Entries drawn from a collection

==*==

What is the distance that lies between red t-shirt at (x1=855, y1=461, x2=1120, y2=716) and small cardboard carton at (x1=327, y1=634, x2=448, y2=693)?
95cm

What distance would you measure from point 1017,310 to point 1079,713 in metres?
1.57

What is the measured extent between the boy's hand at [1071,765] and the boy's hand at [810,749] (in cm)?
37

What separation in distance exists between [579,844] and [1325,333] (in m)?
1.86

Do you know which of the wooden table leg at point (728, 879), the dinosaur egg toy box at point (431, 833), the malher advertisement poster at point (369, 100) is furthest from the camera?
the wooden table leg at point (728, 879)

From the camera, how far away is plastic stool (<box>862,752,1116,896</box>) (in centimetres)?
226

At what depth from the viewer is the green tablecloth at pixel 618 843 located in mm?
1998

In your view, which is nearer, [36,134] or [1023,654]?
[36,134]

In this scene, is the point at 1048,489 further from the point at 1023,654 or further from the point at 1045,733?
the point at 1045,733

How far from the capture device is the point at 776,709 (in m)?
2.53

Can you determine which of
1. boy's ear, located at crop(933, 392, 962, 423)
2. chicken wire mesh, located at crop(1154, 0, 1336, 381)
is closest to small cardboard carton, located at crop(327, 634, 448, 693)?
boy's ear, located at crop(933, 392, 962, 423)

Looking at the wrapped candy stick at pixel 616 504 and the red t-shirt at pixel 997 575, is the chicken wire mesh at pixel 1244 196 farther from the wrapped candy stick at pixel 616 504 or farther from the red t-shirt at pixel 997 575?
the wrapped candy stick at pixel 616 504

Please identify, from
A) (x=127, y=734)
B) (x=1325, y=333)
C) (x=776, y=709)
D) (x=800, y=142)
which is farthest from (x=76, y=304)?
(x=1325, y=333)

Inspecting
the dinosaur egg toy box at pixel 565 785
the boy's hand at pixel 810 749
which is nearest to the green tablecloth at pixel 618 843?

==*==

GIVEN PROBLEM:
Copy out every line of the listing above word for word, with no changes.

RESULT BELOW:
What is the distance that lies between red t-shirt at (x1=855, y1=461, x2=1120, y2=716) and small cardboard carton at (x1=327, y1=634, x2=448, y2=693)?
95cm

What distance would you measure from point 1017,310 to point 1079,713 in metres?
1.57

What is the measured extent between the boy's hand at [1071,765] and the boy's hand at [810,749] (in cm)?
37

What separation in distance exists between [579,844] and [1325,333] (in m)?
1.86

Do you know which of the wooden table leg at point (728, 879), the dinosaur egg toy box at point (431, 833), the malher advertisement poster at point (369, 100) is furthest from the camera?
the wooden table leg at point (728, 879)

From the camera, how far away is plastic stool (<box>862,752,1116,896</box>) (in centimetres)?
226

At what depth from the viewer is the green tablecloth at pixel 618 843 located in mm?
1998

In your view, which is nearer, [36,134] or [1023,654]?
[36,134]

In this scene, is the point at 1048,489 further from the point at 1023,654 or further from the point at 1045,733?
the point at 1045,733

How far from the capture device is the point at 776,709 (in m)?
2.53

Can you determine which of
1. boy's ear, located at crop(933, 392, 962, 423)
2. chicken wire mesh, located at crop(1154, 0, 1336, 381)
is closest to small cardboard carton, located at crop(327, 634, 448, 693)?
boy's ear, located at crop(933, 392, 962, 423)

Looking at the wrapped candy stick at pixel 616 504 and the red t-shirt at pixel 997 575, is the chicken wire mesh at pixel 1244 196 farther from the wrapped candy stick at pixel 616 504 or farther from the red t-shirt at pixel 997 575?
the wrapped candy stick at pixel 616 504

Please identify, from
A) (x=127, y=734)
B) (x=1325, y=333)
C) (x=776, y=709)
D) (x=800, y=142)
which is farthest from (x=76, y=304)?
(x=1325, y=333)

Inspecting
the dinosaur egg toy box at pixel 565 785
the boy's hand at pixel 810 749
which is nearest to the green tablecloth at pixel 618 843?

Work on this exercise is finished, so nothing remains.